Normally, customer needs are somewhat constant, and expectations are relatively stable over a 1 – 2-year period. As we have seen recently, while customers’ fundamental needs remain, expectations can change dramatically during a DPS. Even in stable conditions, gathering and addressing customer expectations is an area untapped by many companies, but in times of crisis it becomes a crucial key to unlocking future success.
Reliance on Customer satisfaction and Net Promoter Scores (NPS) is unlikely to signal these shifts or diagnose what you need to do to adapt because they look to the past while everything is changing.

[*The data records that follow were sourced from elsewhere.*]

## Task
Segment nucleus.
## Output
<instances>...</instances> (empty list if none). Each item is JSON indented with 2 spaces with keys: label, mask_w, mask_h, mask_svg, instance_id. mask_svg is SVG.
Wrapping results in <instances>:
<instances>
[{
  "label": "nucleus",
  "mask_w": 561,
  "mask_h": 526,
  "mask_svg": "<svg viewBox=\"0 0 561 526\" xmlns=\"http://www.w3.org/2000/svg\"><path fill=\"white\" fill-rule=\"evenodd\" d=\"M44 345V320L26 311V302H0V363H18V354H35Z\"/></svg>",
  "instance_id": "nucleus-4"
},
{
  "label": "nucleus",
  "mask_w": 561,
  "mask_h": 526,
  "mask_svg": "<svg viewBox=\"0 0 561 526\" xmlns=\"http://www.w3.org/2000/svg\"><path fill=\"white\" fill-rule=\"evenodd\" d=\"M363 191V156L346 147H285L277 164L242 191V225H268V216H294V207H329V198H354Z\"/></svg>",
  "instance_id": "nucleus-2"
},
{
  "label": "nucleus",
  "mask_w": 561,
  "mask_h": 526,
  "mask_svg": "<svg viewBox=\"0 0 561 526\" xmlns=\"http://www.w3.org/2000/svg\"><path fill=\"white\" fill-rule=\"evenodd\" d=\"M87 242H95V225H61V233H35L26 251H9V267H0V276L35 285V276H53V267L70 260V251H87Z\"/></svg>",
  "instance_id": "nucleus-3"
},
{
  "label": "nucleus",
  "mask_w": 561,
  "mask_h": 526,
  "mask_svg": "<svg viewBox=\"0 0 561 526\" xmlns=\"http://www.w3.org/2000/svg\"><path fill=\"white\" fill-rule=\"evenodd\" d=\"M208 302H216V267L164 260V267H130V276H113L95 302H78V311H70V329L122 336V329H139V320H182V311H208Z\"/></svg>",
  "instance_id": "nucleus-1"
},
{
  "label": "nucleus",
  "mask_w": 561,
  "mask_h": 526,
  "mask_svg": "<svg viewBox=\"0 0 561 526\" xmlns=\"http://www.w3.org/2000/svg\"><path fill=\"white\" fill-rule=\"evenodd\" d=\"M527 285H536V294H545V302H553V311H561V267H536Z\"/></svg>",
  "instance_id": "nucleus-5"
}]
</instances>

However, knowing how expectations are also changing can be a reliable guide to the future, helping you to keep one step ahead of competitors and assuring more sustainable success.
Whatever you are choosing to do in these changing times, remember to:
- Take a step back, and get really curious about what and how you do what you do
- Resist the urge to simply snap-back to old practices – use the opportunity to re-invent yourself
- Prioritise – don’t feel compelled to try and change everything at once or you will end up feeling overwhelmed
- Create the future with the help of the people who make your business a success – your customers, your employees, and your suppliers.
Focus on building ‘business as usual’ practices that drive constant organisational learning and adaptation.